# Text to read
4.1. Dataset
In order to validate the effectiveness and generalization ability of the proposed intrusion detection model, three representative datasets are selected in this paper: the NSL-KDD, the CSE-CIC-IDS2018, and the TON-IoT. These datasets cover traditional attack scenarios, modern cyber threats, and IoT environments, thereby ensuring the stability and adaptability of the model in multiple application scenarios.
The NSL-KDD dataset [
43] is a revised version of the widely known KDD99 dataset, encompassing four different types of attacks: DoS, Probe, U2R, and R2L. It consists of four sub-datasets, with the full training set containing 308,071 records and the full test set containing 28,954 records. Each dataset includes 43 features, 41 of which pertain to the traffic input itself, while the remaining two are related to labels and levels. We use this dataset to evaluate the model’s ability to detect traditional structured network attack scenarios, providing a benchmark for subsequent model performance comparisons.
The CICIDS2018 dataset [
44] was developed under the guidance of the Canadian Institute for Cybersecurity Research. It consists of network traffic data collected over five consecutive days, during which multiple cyber-attacks and normal traffic were simulated in a controlled experimental environment. The dataset is highly realistic and diverse, with each entry containing detailed characteristics of the network traffic, including packet sizes, protocol types, and source and destination IP addresses. In total, this dataset includes fifteen distinct attack scenarios, and over seventy features were extracted using CICFlowMeter-V3. We use this dataset to examine the performance of the model in the face of modern sophisticated network attacks (e.g., DDoS, brute force, penetration attacks, etc.).
The TON-IoT dataset [
45,
46,
47,
48,
49,
50,
51,
52] is a next-generation dataset designed for evaluating the accuracy and efficiency of AI-based cybersecurity applications in the context of Industry 4.0 and the Industrial Internet of Things (IIoT). It leverages a variety of IoT and IIoT sensors to capture and record telemetry data. Based on the design of interactive network elements and IoT systems, the dataset covers a three-layer architecture, including edge computing, fog computing, and cloud computing. This structure enables the simulation of real-world IoT networks in production environments. We downloaded heterogeneous data sources collected from the Windows 10 operating system, which were then processed and filtered to generate standard features and labels, making the dataset more accessible for research purposes. Following the implementation of the feature alignment and normalization process, the generalization capability of the model in IoT heterogeneous environments is verified, with particular emphasis on its robustness in the presence of significant device-level data diversity.

# Exercise task A
Translate this sentence from the text on intrusion detection datasets into Spanish: "This structure enables the simulation of real-world IoT networks in production environments."
# Exercise task B
Answer these questions from the text on intrusion detection datasets:
(i) How many records are in the full NSL-KDD training set?
(ii) Over how many consecutive days was the CICIDS2018 network traffic collected?
(iii) From which operating system were the TON-IoT data sources downloaded?
# Exercise task C
Write the next part of the text on intrusion detection datasets, picking up after its final sentence.

# Dataset extract
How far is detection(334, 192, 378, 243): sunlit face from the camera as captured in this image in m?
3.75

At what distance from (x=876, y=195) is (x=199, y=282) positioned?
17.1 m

# Exercise output A
Esta estructura permite la simulación de redes IoT del mundo real en entornos de producción.

# Exercise output B
(i) 308,071
(ii) Five
(iii) Windows 10

# Exercise output C
For the above dataset, a data preprocessing process is used in this paper, which includes One-Hot coding of the category features, the min-max normalization process, and category balancing operation when necessary. Through the aforementioned joint validation of multi-source datasets, the paper demonstrates the adaptability and effectiveness of the proposed method under different network environments and attack types.
4.2. Data Processing
In the data preprocessing phase, we first conducted data cleaning to ensure the quality of the dataset by addressing outliers and missing values. For the NSL-KDD dataset, we began by applying one-hot encoding to non-numeric data and numeric features with values greater than 100, converting these features into multi-dimensional binary vector representations. For numeric features with values less than 100, we applied Min-Max normalization, scaling the values to a uniform range of [0, 1].
For the CICIDS2018 dataset, we first numerically normalized the Timestamp feature, converting it into a usable numeric form for modeling purposes. We then applied standard normalization across all features to ensure that they had a consistent scale during model training, thus minimizing any potential impact of scale discrepancies on model performance.
For the ToN-IoT dataset, which was already preprocessed and normalized upon official release, our main preprocessing steps involved removing samples with missing values to ensure data integrity. Subsequently, for numerical features, we applied Min-Max normalization to scale the feature values within the range of [0, 1], addressing the impact of differing magnitudes on model training. We selected the TYPE column as the target label for the supervised learning task and extracted it for model training. To avoid redundancy, we removed the label column from the dataset.
Given the notable class imbalance present in some datasets, we employed the SMOTETomek method [
53] for comprehensive sampling. This technique first uses SMOTE (Synthetic Minority Over-sampling Technique) to oversample the underrepresented classes by generating synthetic samples. Following this, the Tomek Link method is applied to identify and remove pairs of samples that are close to each other but belong to different classes. This combination effectively balances the class distribution, increasing the number of samples for minority classes while also optimizing the dataset’s boundary structure. As a result, the classification model’s stability and accuracy during training are improved. Furthermore, we found that this method significantly improves the accuracy of the training set, while the improvement in the accuracy of the test set is relatively limited.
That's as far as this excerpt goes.